Familiarize yourself with the University of Toronto’s Code of Behaviour on Academic Matters (http://www.governingcouncil.utoronto.ca/policies/behaveac.htm). It is the rule book for academic behaviour at the U of T, and you are expected to know the rules. Potential offences include, but are not limited to:

In papers and assignments:

• Using someone else’s ideas or words without appropriate acknowledgement.
• Copying material word-for-word from a source (including lecture and study group notes) and not placing the words within quotation marks.
• Submitting your own work in more than one course without the permission of the instructor.
• Making up sources or facts.
• Including references to sources that you did not use.
• Obtaining or providing unauthorized assistance on any assignment including
  • working in groups on assignments that are supposed to be individual work,
  • having someone rewrite or add material to your work while “editing”.
• Lending your work to a classmate who submits it as his/her own without your permission.

On tests and exams:

• Using or possessing any unauthorized aid, including a cell phone.
• Looking at someone else’s answers
• Letting someone else look at your answers.
• Misrepresenting your identity.
• Submitting an altered test for re-grading.

Misrepresentation:

• Falsifying or altering any documentation required by the University, including doctor’s notes.
• Falsifying institutional documents or grades.

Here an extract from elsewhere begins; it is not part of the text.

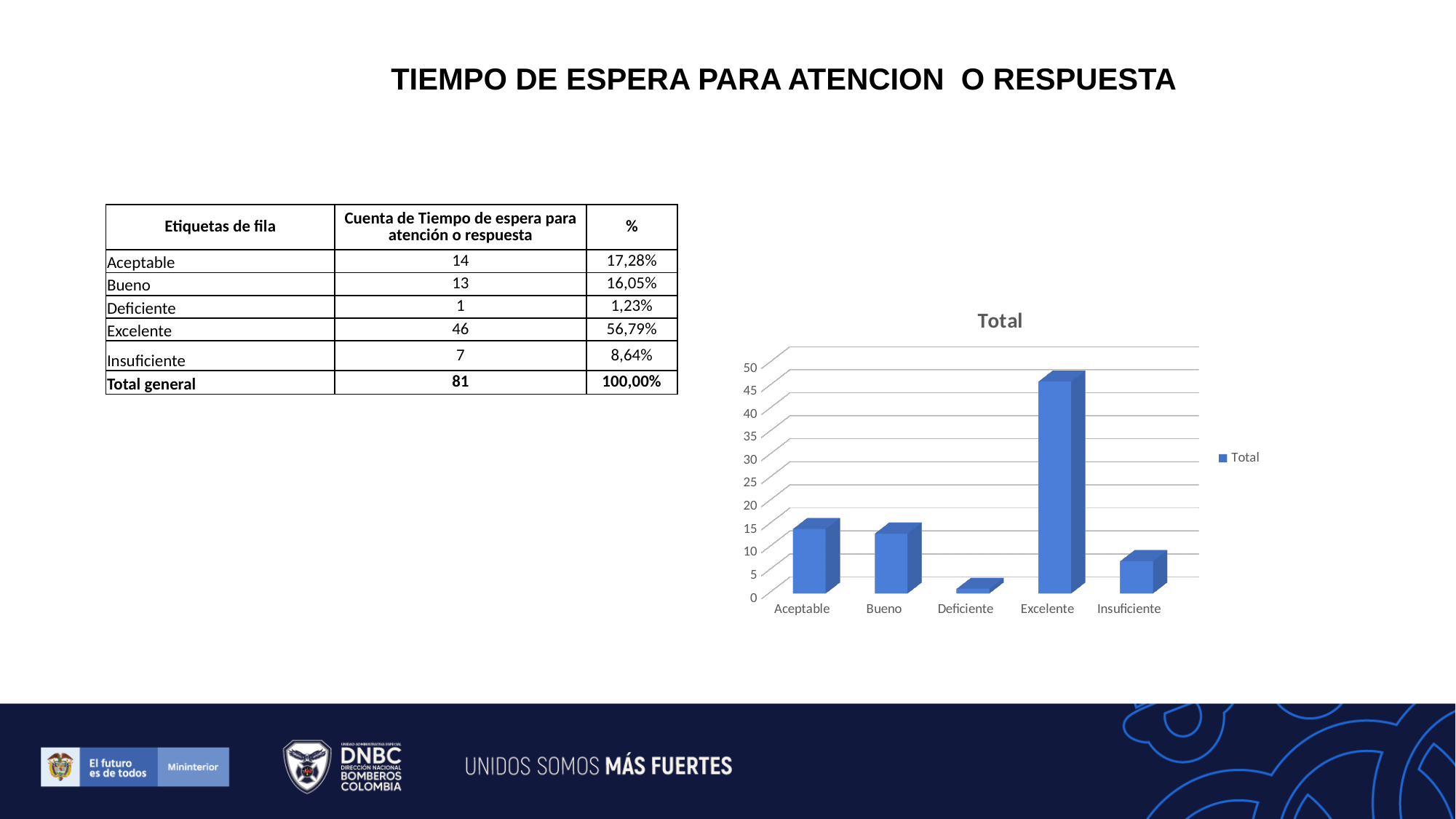
Is the value for Excelente greater or less than 40? greater According to the table on the slide, what is the count for Excelente? 46 How many categories are shown on the x axis of the chart? 5 According to the table on the slide, what is the count for Insuficiente? 7 What is the title of the chart? Total Which category has the highest bar in the chart? Excelente Which category has the lowest bar in the chart? Deficiente Using the counts in the table, what is the difference between Excelente and Bueno? 33 What kind of chart is shown on the slide? bar chart Which is larger, the value for Aceptable or the value for Insuficiente? Aceptable Is the value for Insuficiente greater or less than 10? less How many series does the chart legend list? 1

To remind you of these expectations, and help you avoid accidental offences, I will ask you to include a signed Academic Integrity Checklist with every assignment. If you do not include the statement, your work will not be graded.

The University of Toronto treats cases of academic misconduct very seriously. All suspected cases of academic dishonesty will be investigated following the procedures outlined in the Code. The consequences for academic misconduct can be severe, including a failure in the course and a notation on your transcript. If you have any questions about what is or is not permitted in this course, please do not hesitate to contact me. If you have questions about appropriate research and citation methods, seek out additional information from me, or from other available campus resources like the U of T Writing Website.  If you are experiencing personal challenges that are having an impact on your academic work, please speak to me or seek the advice of your college registrar.

Turnitin

Normally, students will be required to submit their course essays to Turnitin.com for a review of textual similarity and detection of possible plagiarism. In doing so, students will allow their essays to be included as source documents in the Turnitin.com reference database, where they will be used solely for the purpose of detecting plagiarism. The terms that apply to the University’s use of the Turnitin.com service are described on the Turnitin.com web site.

If you do not wish to use Turnitin, you will need to provide alternative documentation to prove that your work is your own. I require two drafts of each essay in earlier stages of development as well as the final product.